Now to explore the contribution of PSA phages to annotating the unknown virus protein universe…

PTOV_PSAonly<-read.table("/Users/duhaimem/Box Sync/manuscripts_in_prep/PSA_comparative_genomics/2016Nov_PSA_phage_comparative_genomics/PSAphage_git_wd/TOV_43-vs-PSA_PSA-hits-only.csv", header=FALSE)
#View(PTOV_PSAonly)
colnames(PTOV_PSAonly) <- c("query","sbjt","%id","algnmt_ln","mismtch","gaps","q.start","q.end","s.start","s.end","eval","bit")
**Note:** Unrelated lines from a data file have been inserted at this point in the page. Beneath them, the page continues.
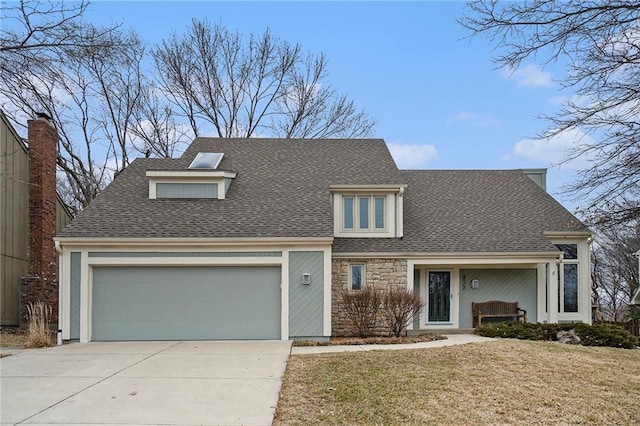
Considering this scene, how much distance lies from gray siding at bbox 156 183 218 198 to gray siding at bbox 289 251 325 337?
334 centimetres

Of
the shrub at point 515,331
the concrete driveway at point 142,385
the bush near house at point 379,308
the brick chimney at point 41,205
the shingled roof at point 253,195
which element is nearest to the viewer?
the concrete driveway at point 142,385

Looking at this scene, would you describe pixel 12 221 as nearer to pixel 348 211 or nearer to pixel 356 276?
pixel 348 211

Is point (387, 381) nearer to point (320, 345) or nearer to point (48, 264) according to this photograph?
point (320, 345)

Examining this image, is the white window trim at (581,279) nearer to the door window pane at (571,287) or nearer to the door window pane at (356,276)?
the door window pane at (571,287)

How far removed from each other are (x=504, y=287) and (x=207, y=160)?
963cm

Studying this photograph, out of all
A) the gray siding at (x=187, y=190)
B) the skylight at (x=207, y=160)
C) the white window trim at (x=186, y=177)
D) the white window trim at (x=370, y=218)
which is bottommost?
the white window trim at (x=370, y=218)

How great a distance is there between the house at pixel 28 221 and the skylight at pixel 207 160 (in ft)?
14.5

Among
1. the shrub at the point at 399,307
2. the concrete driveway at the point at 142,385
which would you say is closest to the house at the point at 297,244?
the shrub at the point at 399,307

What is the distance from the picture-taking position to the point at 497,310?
15.3m

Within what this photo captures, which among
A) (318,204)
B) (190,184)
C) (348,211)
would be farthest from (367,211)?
(190,184)

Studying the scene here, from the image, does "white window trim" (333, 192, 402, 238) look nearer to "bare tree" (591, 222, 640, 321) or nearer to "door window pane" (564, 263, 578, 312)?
"door window pane" (564, 263, 578, 312)

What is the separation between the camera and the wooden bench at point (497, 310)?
15.2 meters

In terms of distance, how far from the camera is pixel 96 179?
2567 centimetres

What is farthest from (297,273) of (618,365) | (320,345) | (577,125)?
(577,125)
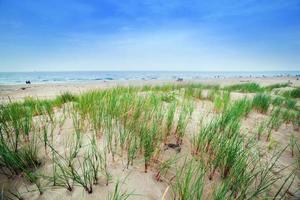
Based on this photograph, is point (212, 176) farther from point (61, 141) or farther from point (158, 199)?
point (61, 141)

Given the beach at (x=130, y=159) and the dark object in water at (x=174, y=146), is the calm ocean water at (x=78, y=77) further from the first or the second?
the dark object in water at (x=174, y=146)

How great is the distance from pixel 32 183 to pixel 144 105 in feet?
5.07

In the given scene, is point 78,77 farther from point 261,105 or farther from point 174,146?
point 174,146

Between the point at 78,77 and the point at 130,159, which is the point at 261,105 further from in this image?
the point at 78,77

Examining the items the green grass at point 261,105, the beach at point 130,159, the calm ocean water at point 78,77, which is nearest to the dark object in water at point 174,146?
the beach at point 130,159

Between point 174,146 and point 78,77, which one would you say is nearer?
point 174,146

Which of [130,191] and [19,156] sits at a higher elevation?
[19,156]

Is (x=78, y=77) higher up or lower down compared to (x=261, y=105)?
higher up

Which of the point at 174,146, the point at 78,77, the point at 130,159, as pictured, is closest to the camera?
the point at 130,159

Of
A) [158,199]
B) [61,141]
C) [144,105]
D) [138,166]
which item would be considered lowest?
[158,199]

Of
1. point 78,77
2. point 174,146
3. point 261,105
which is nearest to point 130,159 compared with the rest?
point 174,146

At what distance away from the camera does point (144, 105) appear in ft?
8.61

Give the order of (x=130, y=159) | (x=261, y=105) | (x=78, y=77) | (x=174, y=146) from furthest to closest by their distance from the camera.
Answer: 1. (x=78, y=77)
2. (x=261, y=105)
3. (x=174, y=146)
4. (x=130, y=159)

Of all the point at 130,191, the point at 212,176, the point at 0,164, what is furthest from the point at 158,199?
the point at 0,164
datatable(as.matrix(summary(PTOV_PSAonly$bit)), 
          options = list(pageLength = 6),
          caption = "Summary of TOV-PSA blastp bitscores"
          )
datatable(as.matrix(summary(PTOV_PSAonly$eval)), 
          options = list(pageLength = 6),
          caption = "Summary of TOV-PSA blastp e-values"
          )
PTOV_PSAonly_protsumm <- aggregate(as.character(query) ~ sbjt, PTOV_PSAonly, list)
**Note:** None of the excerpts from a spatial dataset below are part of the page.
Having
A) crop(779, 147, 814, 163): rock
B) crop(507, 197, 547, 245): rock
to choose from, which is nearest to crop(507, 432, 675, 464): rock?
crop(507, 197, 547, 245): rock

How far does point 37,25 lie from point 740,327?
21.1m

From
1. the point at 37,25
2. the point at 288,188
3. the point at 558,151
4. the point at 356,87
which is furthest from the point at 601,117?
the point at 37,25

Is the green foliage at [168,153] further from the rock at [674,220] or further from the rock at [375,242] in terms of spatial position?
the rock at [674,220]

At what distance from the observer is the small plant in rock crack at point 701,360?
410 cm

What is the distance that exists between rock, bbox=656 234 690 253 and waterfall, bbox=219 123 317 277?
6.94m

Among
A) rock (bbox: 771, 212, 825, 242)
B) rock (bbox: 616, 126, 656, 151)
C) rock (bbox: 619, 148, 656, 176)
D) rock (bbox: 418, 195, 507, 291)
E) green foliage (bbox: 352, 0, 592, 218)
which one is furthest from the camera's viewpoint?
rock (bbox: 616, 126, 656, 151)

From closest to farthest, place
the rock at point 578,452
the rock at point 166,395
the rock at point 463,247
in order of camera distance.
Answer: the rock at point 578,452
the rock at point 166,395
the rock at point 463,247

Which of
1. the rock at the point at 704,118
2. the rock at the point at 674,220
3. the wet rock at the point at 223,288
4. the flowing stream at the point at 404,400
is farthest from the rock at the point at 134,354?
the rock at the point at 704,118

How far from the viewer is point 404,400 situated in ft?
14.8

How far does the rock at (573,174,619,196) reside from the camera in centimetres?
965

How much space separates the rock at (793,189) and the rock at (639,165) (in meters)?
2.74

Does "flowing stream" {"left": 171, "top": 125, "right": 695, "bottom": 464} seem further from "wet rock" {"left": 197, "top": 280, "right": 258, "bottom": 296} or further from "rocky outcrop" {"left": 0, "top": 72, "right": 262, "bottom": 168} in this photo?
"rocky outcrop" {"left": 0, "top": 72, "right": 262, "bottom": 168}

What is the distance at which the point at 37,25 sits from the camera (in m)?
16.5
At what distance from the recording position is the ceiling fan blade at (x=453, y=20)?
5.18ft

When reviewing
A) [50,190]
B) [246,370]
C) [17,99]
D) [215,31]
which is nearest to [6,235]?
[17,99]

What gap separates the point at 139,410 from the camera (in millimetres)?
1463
PTOV_PSAonly_protsumm["PTOV_hit_cnt"] <- lengths(PTOV_PSAonly_protsumm$`as.character(query)`)
PTOV_PSAonly_protsumm <- PTOV_PSAonly_protsumm[c(1,3,2)]
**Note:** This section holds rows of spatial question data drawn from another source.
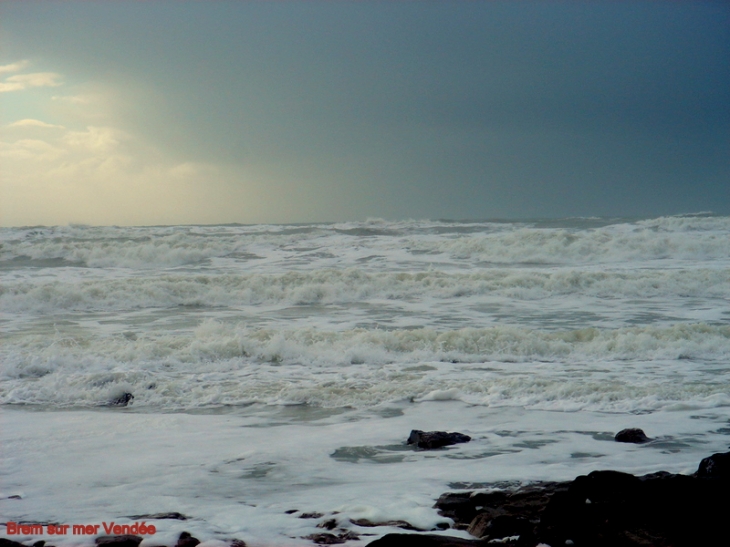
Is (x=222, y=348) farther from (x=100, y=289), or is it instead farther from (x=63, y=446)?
(x=100, y=289)

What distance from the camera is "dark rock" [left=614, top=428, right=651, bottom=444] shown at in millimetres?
6203

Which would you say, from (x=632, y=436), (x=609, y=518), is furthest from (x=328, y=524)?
(x=632, y=436)

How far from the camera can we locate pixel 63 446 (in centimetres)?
655

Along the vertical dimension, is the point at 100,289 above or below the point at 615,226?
below

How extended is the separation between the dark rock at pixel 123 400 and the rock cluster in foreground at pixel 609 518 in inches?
219

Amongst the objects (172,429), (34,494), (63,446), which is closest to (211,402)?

names(PTOV_PSAonly_protsumm)[3] <- "PTOV_hit_cnt"

datatable(PTOV_PSAonly_protsumm, 
          options = list(pageLength = 10),
          caption = "PSA phage proteins (sbjt) and the list of best hits to proteins in POV and TOV datasets (query)"
          )
write.table(PTOV_PSAonly_protsumm[,1:2],"/Users/duhaimem/Box Sync/manuscripts_in_prep/PSA_comparative_genomics/2016Nov_PSA_phage_comparative_genomics/PSAphage_git_wd/PTOV_PSAonly_protsumm.tsv", row.names = FALSE, col.name=TRUE, quote=FALSE, sep="\t")

579 TOV proteins had hits exclusively to PSA proteins, with no significant homology to existing RefSeq proteins. In other words, the PSA phages helped to annotate 579 otherwise unknown ocean virus metagenome proteins as bonafide phage proteins.